The low prevalence of EBF (34%) is an alarming public health concern that requires robust interventions to save lives of children and economy in SSA as it has the highest child mortality (55–75%) attributable to poor EBF [16]. To the best of our knowledge, there is limited research about the drivers of inappropriate EBF in SSA. It is in this regard our study aims to find out the factors influencing EBF in SSA using a nationally representative data from the Demographic Health Survey (DHS) program.
Study objectives
To assess the prevalence and predictors of EBF in SSA using DHSs.
Methods and materials
Study design and data source
A cross-sectional study design using the most recent DHS data of 25 SSA countries from 2010 to 2023. This data set is a representative survey usually conducted in an interval of 5- years in low - and middle-income countries (LMICs) globally [25]. Respondents of these surveys are recruited using a multistage random sampling method and samples are generally representative at the national, residential (urban-rural) and regional (counties, cities, etc.) levels. This comprehensive data collection strategy used by the DHS programme has been detailed in the DHS website (https://www.dhsprogram.com/Methodology/Survey-Types/DHS-Methodology.cfm) and in a previous study [25].

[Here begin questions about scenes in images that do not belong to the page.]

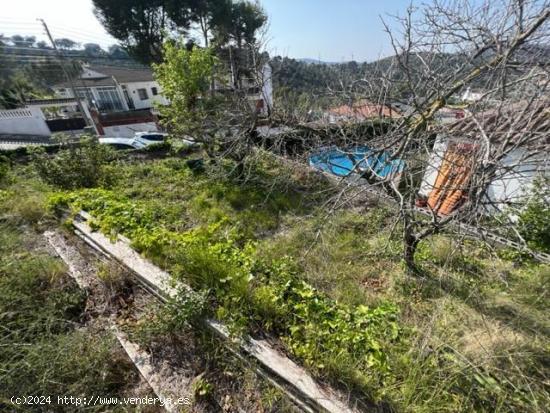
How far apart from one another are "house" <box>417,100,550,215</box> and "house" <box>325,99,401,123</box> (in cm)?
82

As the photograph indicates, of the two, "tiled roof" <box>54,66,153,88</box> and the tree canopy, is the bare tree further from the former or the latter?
"tiled roof" <box>54,66,153,88</box>

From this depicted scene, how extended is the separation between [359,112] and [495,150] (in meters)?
2.41

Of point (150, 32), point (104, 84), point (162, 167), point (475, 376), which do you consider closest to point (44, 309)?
point (475, 376)

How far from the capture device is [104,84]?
2844cm

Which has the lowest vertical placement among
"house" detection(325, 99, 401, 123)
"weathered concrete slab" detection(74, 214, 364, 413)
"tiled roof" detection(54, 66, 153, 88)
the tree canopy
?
"weathered concrete slab" detection(74, 214, 364, 413)

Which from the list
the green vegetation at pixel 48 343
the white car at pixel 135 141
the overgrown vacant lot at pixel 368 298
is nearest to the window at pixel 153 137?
the white car at pixel 135 141

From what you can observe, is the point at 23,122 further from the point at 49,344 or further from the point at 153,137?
the point at 49,344

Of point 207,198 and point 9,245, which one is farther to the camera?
point 207,198

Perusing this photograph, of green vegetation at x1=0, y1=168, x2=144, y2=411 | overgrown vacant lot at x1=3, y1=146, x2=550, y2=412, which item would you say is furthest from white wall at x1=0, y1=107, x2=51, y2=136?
green vegetation at x1=0, y1=168, x2=144, y2=411

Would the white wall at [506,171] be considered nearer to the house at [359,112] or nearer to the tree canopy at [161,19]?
the house at [359,112]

Study population and sample
The study included 17,431 (weighted sample = 17000) youngest living children aged below 6 months and living with their mother and their respective mothers. The data were obtained from the DHS website’s children record (labelled KR file) [26]. Supplementary Table 1 shows the distribution of the samples by countries.
Study variables
The outcome variable for this study was EBF of infants less than 6 months of age. EBF is a feeding practice where infants are exclusively fed with breastmilk without anything else for the first 6 months of life [1]. The EBF was coded as 0 “No EBF” and 1 “EBF”. The guide to recoding the EBF variable is described in literature [27].

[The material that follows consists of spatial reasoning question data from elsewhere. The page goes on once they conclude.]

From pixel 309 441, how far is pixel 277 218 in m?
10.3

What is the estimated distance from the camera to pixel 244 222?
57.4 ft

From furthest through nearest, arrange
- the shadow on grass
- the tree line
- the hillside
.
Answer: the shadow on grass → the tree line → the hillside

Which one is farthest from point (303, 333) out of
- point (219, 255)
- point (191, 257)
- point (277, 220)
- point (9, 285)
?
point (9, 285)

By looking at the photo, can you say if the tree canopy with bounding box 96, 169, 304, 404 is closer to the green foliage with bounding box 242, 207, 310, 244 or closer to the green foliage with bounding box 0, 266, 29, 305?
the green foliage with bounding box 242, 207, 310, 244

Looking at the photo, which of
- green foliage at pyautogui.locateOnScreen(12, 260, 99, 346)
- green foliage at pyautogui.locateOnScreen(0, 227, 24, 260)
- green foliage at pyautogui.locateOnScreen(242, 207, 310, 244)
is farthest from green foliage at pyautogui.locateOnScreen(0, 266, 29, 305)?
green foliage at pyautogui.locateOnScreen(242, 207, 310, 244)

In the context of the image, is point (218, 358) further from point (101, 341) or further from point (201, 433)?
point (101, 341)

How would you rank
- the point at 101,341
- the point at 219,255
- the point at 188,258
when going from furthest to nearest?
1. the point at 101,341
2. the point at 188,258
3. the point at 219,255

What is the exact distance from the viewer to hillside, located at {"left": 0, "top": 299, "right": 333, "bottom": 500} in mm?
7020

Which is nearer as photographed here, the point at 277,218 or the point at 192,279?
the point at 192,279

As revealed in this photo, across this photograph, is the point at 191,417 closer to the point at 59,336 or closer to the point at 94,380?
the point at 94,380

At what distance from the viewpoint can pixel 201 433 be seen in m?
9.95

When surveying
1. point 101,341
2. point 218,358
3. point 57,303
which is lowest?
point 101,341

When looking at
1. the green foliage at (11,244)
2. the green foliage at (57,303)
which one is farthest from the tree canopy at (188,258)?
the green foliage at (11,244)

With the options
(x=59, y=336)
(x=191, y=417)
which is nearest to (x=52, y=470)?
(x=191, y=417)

The independent variables for the study were classified into child factors, maternal factors and community level factors. The child factors only focused on the youngest child age 0–5 months living with the mother. These include child age, child’s sex, birth weight, birth order, child had fever or diarrhoea two weeks prior to the survey. Maternal factors included maternal age, religion, marital status, parity, birth interval, maternal educational level, maternal occupation, wealth index, age at ANC registration, number of ANC visits, frequency of listening to radio, frequency of reading newspaper/magazine, frequency of watching television, and overall exposure to any form of traditional media. These variables were considered because of their statistically significant relationships with EBF factors in previous studies [28,29,30].

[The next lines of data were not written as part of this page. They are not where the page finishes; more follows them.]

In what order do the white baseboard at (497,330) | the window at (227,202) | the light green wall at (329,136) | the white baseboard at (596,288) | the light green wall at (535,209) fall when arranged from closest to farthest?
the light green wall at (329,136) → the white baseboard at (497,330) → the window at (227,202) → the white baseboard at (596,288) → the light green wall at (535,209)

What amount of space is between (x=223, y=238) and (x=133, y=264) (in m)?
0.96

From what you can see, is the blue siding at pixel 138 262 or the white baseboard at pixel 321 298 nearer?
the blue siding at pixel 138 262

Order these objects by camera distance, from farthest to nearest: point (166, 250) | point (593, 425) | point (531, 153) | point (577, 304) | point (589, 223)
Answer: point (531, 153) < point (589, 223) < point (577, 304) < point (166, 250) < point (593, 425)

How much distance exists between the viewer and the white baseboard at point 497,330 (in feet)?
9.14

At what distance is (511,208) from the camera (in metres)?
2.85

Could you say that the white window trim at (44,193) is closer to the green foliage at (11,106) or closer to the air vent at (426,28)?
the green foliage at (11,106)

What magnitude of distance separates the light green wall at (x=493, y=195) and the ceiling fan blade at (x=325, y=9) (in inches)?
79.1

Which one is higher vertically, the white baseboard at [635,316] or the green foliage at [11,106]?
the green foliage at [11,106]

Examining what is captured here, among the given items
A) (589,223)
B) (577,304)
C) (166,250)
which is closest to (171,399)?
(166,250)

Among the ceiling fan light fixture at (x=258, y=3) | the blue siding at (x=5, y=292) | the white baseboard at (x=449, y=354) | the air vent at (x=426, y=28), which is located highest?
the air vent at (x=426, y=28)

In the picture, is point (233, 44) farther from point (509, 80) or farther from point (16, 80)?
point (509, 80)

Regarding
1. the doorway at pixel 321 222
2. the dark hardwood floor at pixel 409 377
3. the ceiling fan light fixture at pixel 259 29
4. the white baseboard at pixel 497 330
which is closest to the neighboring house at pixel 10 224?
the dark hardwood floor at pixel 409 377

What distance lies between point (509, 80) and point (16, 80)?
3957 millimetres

The community level factors include place of residence, community level of education, community level of poverty, community media exposure, and SSA sub-region. The DHS do not collect data that can directly be described as community level data except for place of residence. Therefore, the community-level data were generated using the individual level responses within a cluster and the average used for categorization [31]. For instance, suppose in one cluster, the average years of education is 8 years. If a woman’s education level is below 8 years, she is coded as part of a “low-education” community. If her education level is 8 years or higher, she is coded as part of a “high-education” community. Again, let’s say the average wealth index in a community is 2.5 on a scale of 1 to 5, where a lower score indicates lower poverty. If a woman’s wealth index is 2.6 or higher, she is in a “high wealth” community. If her index is below 2.5 or lower, she falls into a “low-wealth” community.
Data analysis
The study analysis used multi-step approach including a univariate, bivariate and multivariate analysis. In the first step of the analysis, frequencies and proportions were used to summarize the prevalence of EBF among the demographic groups. Pearson’s chi-square test was used test the association between EBF at a 95% confidence interval (CI) at a significance level of p ≤ 0.05.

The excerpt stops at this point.